Sedangkan manusia dilihat dari kata-katanya.
Tentu
saja kita tidak perlu juga jadi penulis seperti Pram, Hamka, Ayu Utami, Tere
Liye atau Raditya Radika yang menuliskan berjilid-jilid buku. Tidak perlu juga
seperti J.K. Rowling yang menuliskan buku yang kemudia menjadi best seller dan kemudian
dijadikan Filmnya “Harry Potter.
Namun
pelajaran dasar Bahasa Indonesia adalah pelajaran yang menjadi pondasi untuk
melihat bagaimana pelajaran ini kemudian meresap dalam kehidupan sehari-hari.
Dari
pengamatan penulisan baik yang dituliskan didunia maya seperti FB, twitter, IG
dan WA, ada beberapa kesalahan kecil (sepele) yang tidak perlu terjadi.
Kesalahan
ini berulang-ulang, terus menerus hingga menjadi penyakit kronis ditengah
masyarakat.
Kesalahan
ini bisa diperbaiki baik dengan membuka pelajaran lama, memperbaiki, ataupun
dengan cara melihat bagaimana tulisan dibuat.
Ini
juga akan membantu anak sekolah yang tengah belajar di sekolah yang tidak bisa
dipisahkan bagaimana dia melihat para pesohor negeri atau petinggi negeri
menuliskannya.
Kesalahan
pertama adalah “kurangnya menggunakan tanda baca’.
Kesalahan
ini dapat dilihat bagaimana para pesohor negeri ataupun petinggi negeri yang
menuliskannya di media social. Baik di FB, twitter, IG dan WA.
Lihatlah.
Bagaimana dia mengungkapkan pandangannya. Panjang sekali namun sama sekali
tidak menggunakan tanda baca jeda (koma) ataupun menggunakan tanda baca
berhenti.
Tidak
perlu melihat bagaimana memahami pikirannya. Saya harus membacanya hingga 3
kali baru bisa menerima argumentasi yang dipaparkanya.
Cara
untuk melihat ide yang disampaikan, dapat dilakukan dengan “tarikan nafas”.

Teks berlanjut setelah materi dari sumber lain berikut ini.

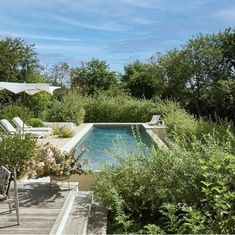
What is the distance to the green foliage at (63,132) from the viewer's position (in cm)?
1683

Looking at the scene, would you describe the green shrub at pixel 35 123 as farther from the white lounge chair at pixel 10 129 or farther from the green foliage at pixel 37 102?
the green foliage at pixel 37 102

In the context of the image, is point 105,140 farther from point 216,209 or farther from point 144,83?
point 216,209

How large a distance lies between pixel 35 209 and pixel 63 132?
11.0m

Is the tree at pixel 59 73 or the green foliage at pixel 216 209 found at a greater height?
the tree at pixel 59 73

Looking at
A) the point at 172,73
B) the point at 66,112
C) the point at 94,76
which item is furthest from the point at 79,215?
the point at 94,76

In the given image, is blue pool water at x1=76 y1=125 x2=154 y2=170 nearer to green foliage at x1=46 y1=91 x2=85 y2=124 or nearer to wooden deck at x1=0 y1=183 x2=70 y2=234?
green foliage at x1=46 y1=91 x2=85 y2=124

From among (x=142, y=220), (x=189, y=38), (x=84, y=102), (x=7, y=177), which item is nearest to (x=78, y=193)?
(x=142, y=220)

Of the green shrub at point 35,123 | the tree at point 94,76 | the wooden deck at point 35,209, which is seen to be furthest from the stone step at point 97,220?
the tree at point 94,76

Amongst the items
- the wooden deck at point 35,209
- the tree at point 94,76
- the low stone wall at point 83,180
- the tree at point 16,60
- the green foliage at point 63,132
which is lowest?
the green foliage at point 63,132

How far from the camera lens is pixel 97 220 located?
602cm

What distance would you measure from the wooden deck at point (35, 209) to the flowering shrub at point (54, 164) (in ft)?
0.93

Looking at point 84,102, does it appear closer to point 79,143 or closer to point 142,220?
point 79,143

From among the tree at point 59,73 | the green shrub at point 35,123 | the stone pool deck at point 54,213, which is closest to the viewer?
the stone pool deck at point 54,213

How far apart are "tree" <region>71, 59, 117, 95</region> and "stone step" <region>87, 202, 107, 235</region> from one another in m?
24.2
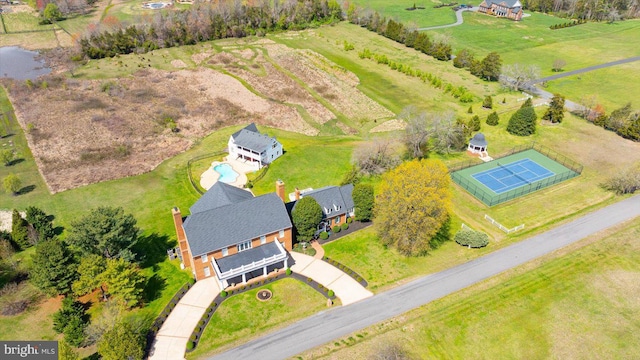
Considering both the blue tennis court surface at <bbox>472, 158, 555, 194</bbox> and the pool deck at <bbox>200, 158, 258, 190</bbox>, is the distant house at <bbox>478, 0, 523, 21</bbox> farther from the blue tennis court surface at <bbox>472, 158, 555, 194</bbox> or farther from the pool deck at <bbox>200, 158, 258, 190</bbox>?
the pool deck at <bbox>200, 158, 258, 190</bbox>

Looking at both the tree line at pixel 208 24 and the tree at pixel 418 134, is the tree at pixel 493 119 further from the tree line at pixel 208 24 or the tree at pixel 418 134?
the tree line at pixel 208 24

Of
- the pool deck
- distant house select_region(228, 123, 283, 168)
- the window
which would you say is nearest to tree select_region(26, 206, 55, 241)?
the pool deck

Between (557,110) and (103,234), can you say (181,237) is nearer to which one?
(103,234)

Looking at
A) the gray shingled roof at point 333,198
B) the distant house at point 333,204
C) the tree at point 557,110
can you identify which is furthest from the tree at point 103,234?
the tree at point 557,110

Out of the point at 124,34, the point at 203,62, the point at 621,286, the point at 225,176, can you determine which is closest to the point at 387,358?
the point at 621,286

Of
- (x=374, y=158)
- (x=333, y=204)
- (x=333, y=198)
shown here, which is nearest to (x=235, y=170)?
(x=333, y=198)

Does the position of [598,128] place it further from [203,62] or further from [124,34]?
[124,34]
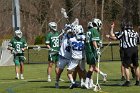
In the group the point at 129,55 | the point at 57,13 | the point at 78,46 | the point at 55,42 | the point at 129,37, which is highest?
the point at 57,13

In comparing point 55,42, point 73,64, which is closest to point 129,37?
point 73,64

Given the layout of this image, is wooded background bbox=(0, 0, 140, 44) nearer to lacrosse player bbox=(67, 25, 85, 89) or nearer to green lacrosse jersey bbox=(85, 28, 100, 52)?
lacrosse player bbox=(67, 25, 85, 89)

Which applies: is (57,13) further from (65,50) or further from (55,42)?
(65,50)

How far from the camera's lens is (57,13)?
63.5m

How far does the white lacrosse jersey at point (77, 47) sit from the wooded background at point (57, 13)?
43.7m

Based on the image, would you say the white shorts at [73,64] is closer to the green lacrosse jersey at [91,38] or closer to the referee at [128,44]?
the green lacrosse jersey at [91,38]

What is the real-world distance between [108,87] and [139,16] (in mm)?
48076

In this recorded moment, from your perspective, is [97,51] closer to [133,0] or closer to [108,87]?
[108,87]

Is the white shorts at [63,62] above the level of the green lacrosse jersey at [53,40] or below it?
below

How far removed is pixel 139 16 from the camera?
62531 mm

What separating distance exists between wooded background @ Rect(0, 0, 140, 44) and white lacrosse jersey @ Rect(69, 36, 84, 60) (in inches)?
1722

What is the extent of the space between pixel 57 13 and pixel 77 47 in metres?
48.9

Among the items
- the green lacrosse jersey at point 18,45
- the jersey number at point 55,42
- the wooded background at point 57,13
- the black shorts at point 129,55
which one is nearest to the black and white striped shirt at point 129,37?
the black shorts at point 129,55

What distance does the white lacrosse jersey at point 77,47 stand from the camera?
1478 cm
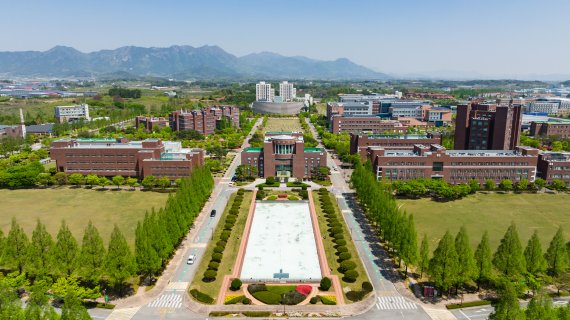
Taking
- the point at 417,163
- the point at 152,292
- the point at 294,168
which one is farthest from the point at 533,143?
the point at 152,292

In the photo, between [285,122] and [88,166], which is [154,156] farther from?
[285,122]

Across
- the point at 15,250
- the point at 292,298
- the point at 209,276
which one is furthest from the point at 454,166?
the point at 15,250

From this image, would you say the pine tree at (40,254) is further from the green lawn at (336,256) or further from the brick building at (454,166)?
the brick building at (454,166)

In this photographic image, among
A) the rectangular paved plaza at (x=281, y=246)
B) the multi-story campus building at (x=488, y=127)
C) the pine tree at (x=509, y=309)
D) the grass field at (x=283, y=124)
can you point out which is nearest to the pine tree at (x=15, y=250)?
the rectangular paved plaza at (x=281, y=246)

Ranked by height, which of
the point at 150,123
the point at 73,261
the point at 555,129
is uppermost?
the point at 555,129

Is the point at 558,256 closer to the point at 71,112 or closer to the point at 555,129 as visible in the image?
the point at 555,129

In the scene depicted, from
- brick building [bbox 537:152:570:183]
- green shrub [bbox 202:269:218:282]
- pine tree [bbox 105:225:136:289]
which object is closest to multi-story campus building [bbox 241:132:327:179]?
green shrub [bbox 202:269:218:282]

Cara ini lebih mudah dilakukan.
Coba
baca kalimat yang disusunnya. Apabila nafas kita tidak mampu meneruskannya,
maka seharusnya menggunakan tanda baca. Bisa digunakan tanda baca jeda (koma)
ataupun menggunakan tanda baca berhenti (titik).
Kesalahan
kedua. Tidak mau menggunakan tanda baca titik.
Kesalahan
ini menggambarkan bagaimana sang penutur sama sekali tidak menguasai menyusun
kalimat dalam satu paragraf.
Dalam
materi pelajaran di sekolah, selalu ditekankan, agar menulis ide-ide dalam paragraf
yang terpisah. Dengan demikian maka satu paragraf adalah satu ide.
Kita
dapat menuliskan cerita bertutur dengan berbagai ide. Namun setiap ide kemudian
dipisahkan masing-masing satu paragraf.
Pisahkan
masing-masing satu paragraf yang terpisah. Apabila dilakukan dengna menulis,
maka turunkan (enter) masing-masing ide tersebut. Setiap pemisahan dari
masing-masing paragraf merupakan satu ide yang kemudian menggunakan tanda baca
berhenti (titik).
Kesalahan
Ketiga. Ucapan menjelang bulan Ramadhan.
Menjelang
kedatangan bulan Ramadhan, banyak sekali ucapan disampaikan. Baik ditempat-tempat
umum, Papan reklame ataupun diberbagai media massa.
Seperti
“Selamat Menjalankan Ibadah Puasa”.
Secara
sekilas tidak ada yang janggal.
Padahal,
telah jamak diketahui, Bulan Ramadhan tidak hanya berisikan kewajiban untuk
berpuasa. Namun banyak sekali ibadah-ibadah yang dilakukan dibulan Ramadhan.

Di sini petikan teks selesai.